At the next step, a Gene Ontology (GO) enrichment analysis of the biological process was conducted using topGO v.2.32.0 with the elim algorithm at a significance level of P = 0.05 (Alexa & Rahnenfuhrer, 2016) for each site‐pair on each sampling date to examine which gene categories are overrepresented. Gene Set 1 was targeted as parent population. Dataset S2 shows the results of all comparisons. GO terms with < 10 or > 500 annotated genes were excluded from interpretation.

Results

Habitat of the allopolyploid C. flexuosa and its diploid progenitor species

To characterize the habitat of the three species in this study, the relative contributions of soil properties and light availability to habitat were evaluated by PCA, which suggested three differences among the species. First, sites of two diploid progenitor species, C. hirsuta (red border encompassing red and orange points) and C. amara (blue border encompassing black and blue points), were separated (Fig. 2). The separation along the PC1 axis indicates that C. amara sites exhibited high soil water content and soil C/N ratios (Fig. 2; Fig. S4a,b) as well as a low degree of sky openness (Fig. 2; Fig. S5) compared with C. hirsuta sites. The high C/N ratios in C. amara sites likely reflect low N concentrations in fresh and incubated soils (Fig. 2; Fig. S4c–f). Second, in the PCA plot, sites of the allopolyploid C. flexuosa (green border encompassing orange, green, and blue points) overlapped with both diploid progenitor species, reflecting the coexisting sites. Importantly, the sites cohabited by C. flexuosa and C. hirsuta (orange dots) tend to be in the middle of the PC1 axis compared with sites with C. hirsuta alone (red dots). A similar tendency, although weaker, was found with C. amara (more pronounced in properties such as soil water content – see later and Fig. S4a). Third, compared with diploid progenitor species, the value range for PC1 was wider for the C. flexuosa sites. This was supported by larger root‐mean‐square error for PC1 values, which shows the average variance over samples: C. flexuosa: 0.68 and 0.54 in 2013 and 2014, respectively; C. hirsuta: 0.49; C. amara: 0.27; the same value for both years for diploid progenitor species due to consistency in the sites of occurrence.

Fig. 2.

The results of a principal component analysis of environmental factors from 17 sites of Cardamine amara, Cardamine hirsuta, and Cardamine flexuosa that were subject to the analysis. The relative impacts of different factors are illustrated as vectors.
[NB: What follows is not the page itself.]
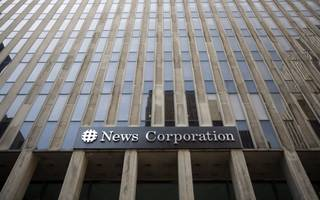 news corp posts second loss in a row amid print advertising headwinds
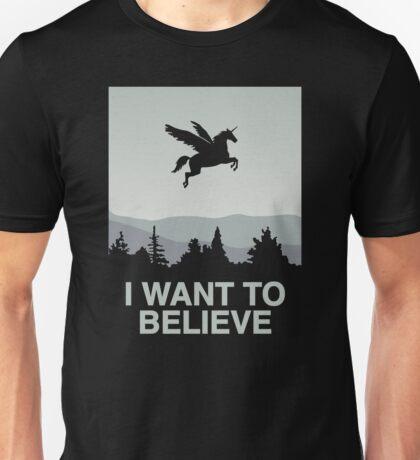 Uni-Files Unisex T-Shirt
SOSS, sky openness at season start; SOSE, sky openness at season end; IS NO₃ ⁻: incubated soil nitrate; IS NH₄ ⁺: incubated soil ammonium; soil C/N ratio: soil carbon‐to‐nitrogen ratio. The first two principal component (PC) axes accounted for 50% and 19% of total variation, respectively. Different colors of the points indicate different species composition: red, C. hirsuta only; orange, C. hirsuta and C. flexuosa; green, C. flexuosa only; blue, C. flexuosa and C. amara; and black, C. amara only. Blue, green, and red background colors indicate the sites with C. amara, C. flexuosa, and C. hirsuta, respectively. The color of the point is halved for sites with species composition being different between 2013 and 2014. Three sites in the Wehrenbach area are indicated with asterisks.

Three sites in the area of WBH (indicated with asterisks in Fig. 2) exemplify the importance of the fine‐scale environments. One was occupied by only C. amara (black point, WBH1) and the other two by only C. hirsuta (red points, WBH2 and 3). Given these sites were in close vicinity, this separation would not have been detected at a resolution of > 1 km² (Fig. 1a,c).

By examining each environmental factor separately, we found that the extent of overlap of the habitat of C. flexuosa and its diploid progenitor species varied among factors (Figs S4, S5). Cardamine flexuosa was in an intermediate value range, e.g. for soil water content (C. amara 30–60%, C. flexuosa 20–40%, C. hirsuta 20–35%, Fig. S4a) and sky openness (C. amara 5–35%, C. flexuosa 5–40%, C. hirsuta 10–70%, Fig. S5), all of which contributed to PC1. Therefore, soil water content, soil C/N ratio, and light availability seemed to correlate with habitat differentiation among species, and the habitat of C. flexuosa generally overlapped with that of the two diploid progenitor species in the intermediate value range.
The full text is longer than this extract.